### [YOUR TASK]
Repeat the listing below word for word, stopping after the line that contains "California, site 56, 2022-06-20T03:18:11+00:00, 3-frame".

### [EXTRACTED RECORDS]
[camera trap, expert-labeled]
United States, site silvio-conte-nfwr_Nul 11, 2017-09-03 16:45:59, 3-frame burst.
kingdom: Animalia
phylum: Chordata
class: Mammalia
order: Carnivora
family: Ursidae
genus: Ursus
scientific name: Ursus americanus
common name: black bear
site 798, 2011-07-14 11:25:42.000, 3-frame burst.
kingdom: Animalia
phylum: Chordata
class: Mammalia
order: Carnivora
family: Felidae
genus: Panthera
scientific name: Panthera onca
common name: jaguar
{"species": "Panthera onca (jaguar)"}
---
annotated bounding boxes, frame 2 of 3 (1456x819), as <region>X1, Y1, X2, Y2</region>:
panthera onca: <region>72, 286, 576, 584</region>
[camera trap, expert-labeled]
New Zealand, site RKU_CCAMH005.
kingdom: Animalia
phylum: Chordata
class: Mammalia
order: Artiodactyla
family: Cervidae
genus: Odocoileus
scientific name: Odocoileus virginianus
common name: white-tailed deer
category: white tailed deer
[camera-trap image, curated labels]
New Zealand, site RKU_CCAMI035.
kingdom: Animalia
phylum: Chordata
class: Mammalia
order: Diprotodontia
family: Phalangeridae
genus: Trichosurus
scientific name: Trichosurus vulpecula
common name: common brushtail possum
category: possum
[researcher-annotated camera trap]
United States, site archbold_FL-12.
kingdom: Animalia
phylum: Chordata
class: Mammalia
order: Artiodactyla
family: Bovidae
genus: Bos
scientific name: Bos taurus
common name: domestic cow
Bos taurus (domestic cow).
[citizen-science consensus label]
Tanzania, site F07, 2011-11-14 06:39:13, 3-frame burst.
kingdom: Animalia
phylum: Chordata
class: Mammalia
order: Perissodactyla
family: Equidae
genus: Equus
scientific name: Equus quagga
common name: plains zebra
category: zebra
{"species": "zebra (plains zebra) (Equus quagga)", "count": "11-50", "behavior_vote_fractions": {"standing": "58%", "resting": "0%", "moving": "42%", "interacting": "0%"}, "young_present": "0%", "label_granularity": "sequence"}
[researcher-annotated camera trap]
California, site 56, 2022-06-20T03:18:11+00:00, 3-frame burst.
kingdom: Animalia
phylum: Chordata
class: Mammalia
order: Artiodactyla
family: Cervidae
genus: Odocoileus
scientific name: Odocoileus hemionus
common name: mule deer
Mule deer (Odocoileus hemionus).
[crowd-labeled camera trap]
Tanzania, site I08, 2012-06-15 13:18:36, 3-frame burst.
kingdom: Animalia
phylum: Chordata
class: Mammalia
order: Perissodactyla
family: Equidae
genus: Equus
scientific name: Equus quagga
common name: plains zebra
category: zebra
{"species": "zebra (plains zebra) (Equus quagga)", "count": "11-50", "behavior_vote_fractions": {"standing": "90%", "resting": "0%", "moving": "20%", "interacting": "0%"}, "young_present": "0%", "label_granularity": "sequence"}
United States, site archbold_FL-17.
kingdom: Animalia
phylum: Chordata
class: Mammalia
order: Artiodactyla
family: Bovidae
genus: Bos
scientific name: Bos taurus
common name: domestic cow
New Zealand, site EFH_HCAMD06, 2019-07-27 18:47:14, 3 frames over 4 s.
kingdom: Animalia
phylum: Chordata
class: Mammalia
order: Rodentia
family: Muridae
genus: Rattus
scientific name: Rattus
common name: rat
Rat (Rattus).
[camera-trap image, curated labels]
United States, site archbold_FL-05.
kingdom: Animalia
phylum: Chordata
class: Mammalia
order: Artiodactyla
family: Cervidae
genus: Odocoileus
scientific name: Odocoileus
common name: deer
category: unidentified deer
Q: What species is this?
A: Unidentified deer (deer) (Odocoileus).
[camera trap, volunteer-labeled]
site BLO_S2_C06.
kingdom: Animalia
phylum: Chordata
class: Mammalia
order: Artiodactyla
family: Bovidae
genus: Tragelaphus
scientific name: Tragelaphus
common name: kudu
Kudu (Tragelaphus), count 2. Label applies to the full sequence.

### [THE ANSWER]
[camera trap, expert-labeled]
United States, site silvio-conte-nfwr_Nul 11, 2017-09-03 16:45:59, 3-frame burst.
kingdom: Animalia
phylum: Chordata
class: Mammalia
order: Carnivora
family: Ursidae
genus: Ursus
scientific name: Ursus americanus
common name: black bear
site 798, 2011-07-14 11:25:42.000, 3-frame burst.
kingdom: Animalia
phylum: Chordata
class: Mammalia
order: Carnivora
family: Felidae
genus: Panthera
scientific name: Panthera onca
common name: jaguar
{"species": "Panthera onca (jaguar)"}
---
annotated bounding boxes, frame 2 of 3 (1456x819), as <region>X1, Y1, X2, Y2</region>:
panthera onca: <region>72, 286, 576, 584</region>
[camera trap, expert-labeled]
New Zealand, site RKU_CCAMH005.
kingdom: Animalia
phylum: Chordata
class: Mammalia
order: Artiodactyla
family: Cervidae
genus: Odocoileus
scientific name: Odocoileus virginianus
common name: white-tailed deer
category: white tailed deer
[camera-trap image, curated labels]
New Zealand, site RKU_CCAMI035.
kingdom: Animalia
phylum: Chordata
class: Mammalia
order: Diprotodontia
family: Phalangeridae
genus: Trichosurus
scientific name: Trichosurus vulpecula
common name: common brushtail possum
category: possum
[researcher-annotated camera trap]
United States, site archbold_FL-12.
kingdom: Animalia
phylum: Chordata
class: Mammalia
order: Artiodactyla
family: Bovidae
genus: Bos
scientific name: Bos taurus
common name: domestic cow
Bos taurus (domestic cow).
[citizen-science consensus label]
Tanzania, site F07, 2011-11-14 06:39:13, 3-frame burst.
kingdom: Animalia
phylum: Chordata
class: Mammalia
order: Perissodactyla
family: Equidae
genus: Equus
scientific name: Equus quagga
common name: plains zebra
category: zebra
{"species": "zebra (plains zebra) (Equus quagga)", "count": "11-50", "behavior_vote_fractions": {"standing": "58%", "resting": "0%", "moving": "42%", "interacting": "0%"}, "young_present": "0%", "label_granularity": "sequence"}
[researcher-annotated camera trap]
California, site 56, 2022-06-20T03:18:11+00:00, 3-frame burst.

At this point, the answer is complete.